Source text:
Start of Block

Mix-Ecom: Towards Mixed-Type E-Commerce Dialogues with Complex Domain Rules
This addresses a gap in benchmarking for e-commerce agents, though it is incremental as it extends existing benchmarking frameworks with new data and evaluation dimensions.
The authors tackled the problem that current e-commerce agent benchmarks lack evaluation of mixed-type dialogues and complex domain rules by introducing Mix-ECom, a novel corpus of 4,799 samples covering multiple dialogue types, task types, and 82 e-commerce rules, and showed that current agents struggle with hallucination due to these complexities.

End of Block

Required work: In the Mix-ECom summary, how many samples does the new corpus contain?

Information supplied:
Start of Block

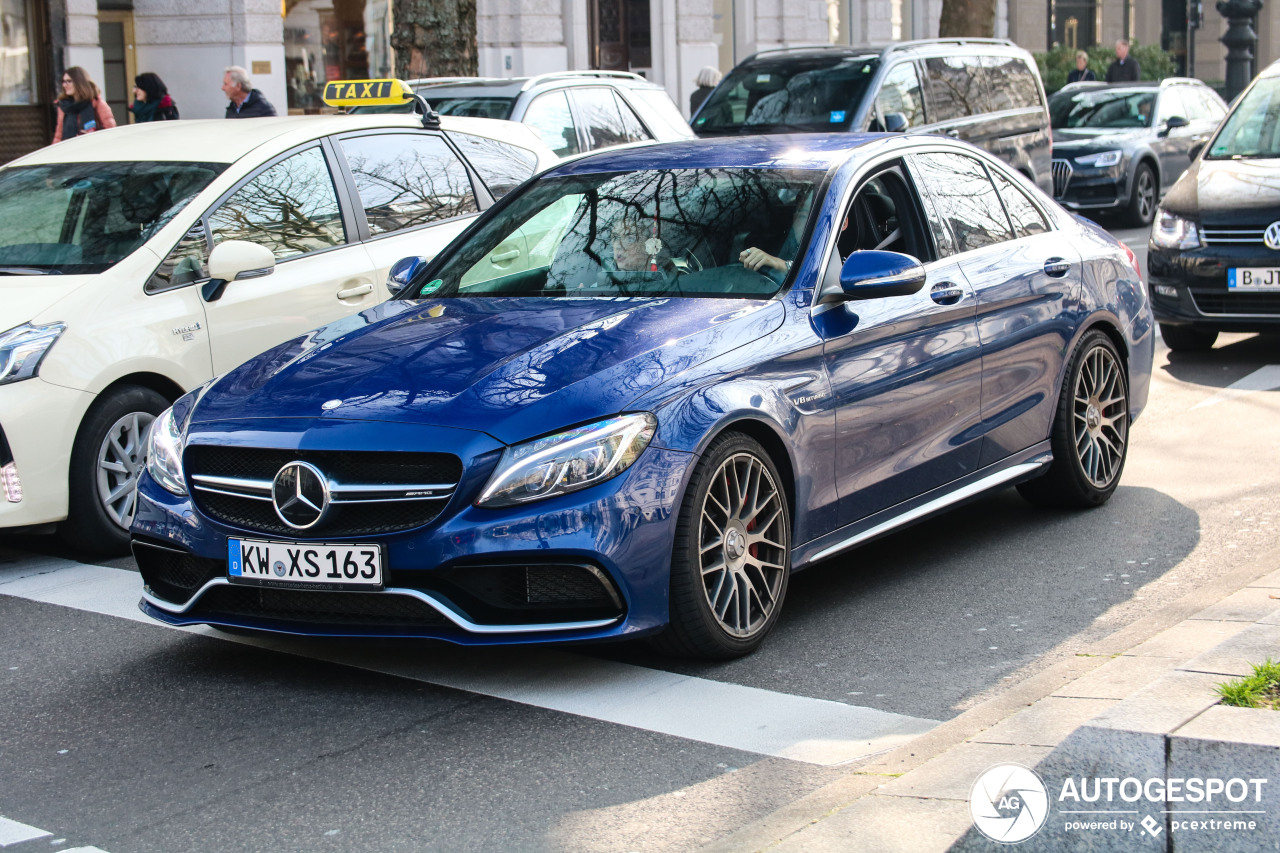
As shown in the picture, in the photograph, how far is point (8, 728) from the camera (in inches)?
190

End of Block

Completed exercise: 4,799 samples.